Тогда я и увидел предателя вновь. Двое наших, вооруженных пистолетами, схватили молодого Горовица, когда тот спал, и отвели в надежное место, где состоялся суд. Плохо выбритый, в помятом костюме и грязной рубашке, он больше походил на осужденного, чем на обвиняемого. Решить его судьбу предстояло трем судьям, чьи лица были освещены свечами. Моя роль прокурора была решающей. Адвоката у него не было: такие предатели, как он, не могли рассчитывать на защиту. В углу, в густой тени, сидел Абраша.
Сначала стукач предпринял жалкую попытку воздействовать на нас своим высокомерием: «Я сын Го…» Я перебил его: «Мы прекрасно знаем, кто твой отец, а вот он не знает, кто его сын: бесстыдный доносчик, грязный сообщник немцев, позор гетто».
Это был процесс, какой редко увидишь. С помощью студента-правоведа, который давал мне юридические советы, я провел допрос свидетелей обвинения — в первую очередь женщины, разоблачившей молодого Горовица. Она согласилась дать показания под присягой, предварительно обязавшись никогда не разглашать то, что услышит во время суда, и не называть тех, кто будет там присутствовать. Мы доверились ей. Положив правую руку на Библию, она поклялась говорить правду и только правду. Затем я начал спрашивать ее:
«Вы знаете обвиняемого?» — «Нет». — «Нет? Но…» — «Я незнакома с ним, мы принадлежим к разным кругам. Но я узнаю его». — «Пусть будет так. Вы его узнаете.
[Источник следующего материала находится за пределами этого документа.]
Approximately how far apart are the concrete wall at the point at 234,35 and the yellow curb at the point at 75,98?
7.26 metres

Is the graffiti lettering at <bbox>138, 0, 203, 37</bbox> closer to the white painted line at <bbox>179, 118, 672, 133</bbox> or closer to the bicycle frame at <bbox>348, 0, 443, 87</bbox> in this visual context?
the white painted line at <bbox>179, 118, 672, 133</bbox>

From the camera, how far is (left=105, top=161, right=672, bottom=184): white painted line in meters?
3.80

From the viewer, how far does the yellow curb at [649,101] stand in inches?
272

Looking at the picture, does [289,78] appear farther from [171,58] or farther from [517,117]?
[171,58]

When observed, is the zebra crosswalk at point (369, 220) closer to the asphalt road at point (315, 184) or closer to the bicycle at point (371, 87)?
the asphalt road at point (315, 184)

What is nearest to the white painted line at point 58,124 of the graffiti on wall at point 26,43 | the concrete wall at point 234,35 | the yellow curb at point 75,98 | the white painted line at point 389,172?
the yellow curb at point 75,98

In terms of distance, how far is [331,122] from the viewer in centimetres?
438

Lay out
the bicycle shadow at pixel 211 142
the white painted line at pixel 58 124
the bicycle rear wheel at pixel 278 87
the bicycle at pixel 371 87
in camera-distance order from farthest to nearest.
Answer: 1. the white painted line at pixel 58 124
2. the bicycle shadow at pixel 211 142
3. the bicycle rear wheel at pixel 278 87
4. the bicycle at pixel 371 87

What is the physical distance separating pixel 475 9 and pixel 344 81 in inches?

Объясните нам как, при каких обстоятельствах вы встретились с ним». Бесстрастным голосом она рассказала о грубом вторжении в убежище, где скрывалась вместе со своими родными. «Выйдя на улицу, я увидела этого человека с эсэсовцами, он стоял чуть сзади. Сосед шепнул мне на ухо: „Это молодой Горовиц“». — «Вы уверены, вы абсолютно уверены, что не ошибаетесь? Помните: речь идет о чести человека, равно как о его жизни». — «Я об этом не забываю». Два других свидетеля пополнили своими показаниями досье обвинения. Первый служил в отделе снабжения Юденрата: маленький, изможденный, боязливый, он бормотал так тихо, что я попросил его говорить громче. «Как-то вечером, придя с бумагами в комендатуру, я увидел его в кабинете офицера СС. Они вместе выпивали». Его товарищ, согбенный старик с измученным лицом, объявил протяжным дребезжащим голосом: «В жизни своей я не произнес дурного слова ни об одном еврее, это противоречит моим убеждениям. В каждом еврее сокрыто нечто доброе и даже чистое». — «Но почему же в таком случае, — спросил я, — вы решились выступить свидетелем на этом суде?» — «Потому что из своего окна на втором этаже я увидел, как уводят первую партию смертников. Сам я плакал горькими слезами, и все, кто был со мной, рыдали. Он же, внизу, прислонившись к косяку входной двери, болтал с каким-то эсэсовцем. Совершенно спокойно. И вот что я вам скажу: если бы я мог утопить его в своих слезах, сделал бы это с радостью». — «Вы уверены, что это был он? Посмотрите на него хорошенько. Нет, этого недостаточно. Взгляните на него еще раз. Теперь скажите нам: этот ли молодой человек спокойно, как вы подчеркнули, беседовал с эсэсовцем в то время, как евреев выгоняли из домов, чтобы отправить их на смерть?» — «Это он». — «Без всяких сомнений?» — «Да».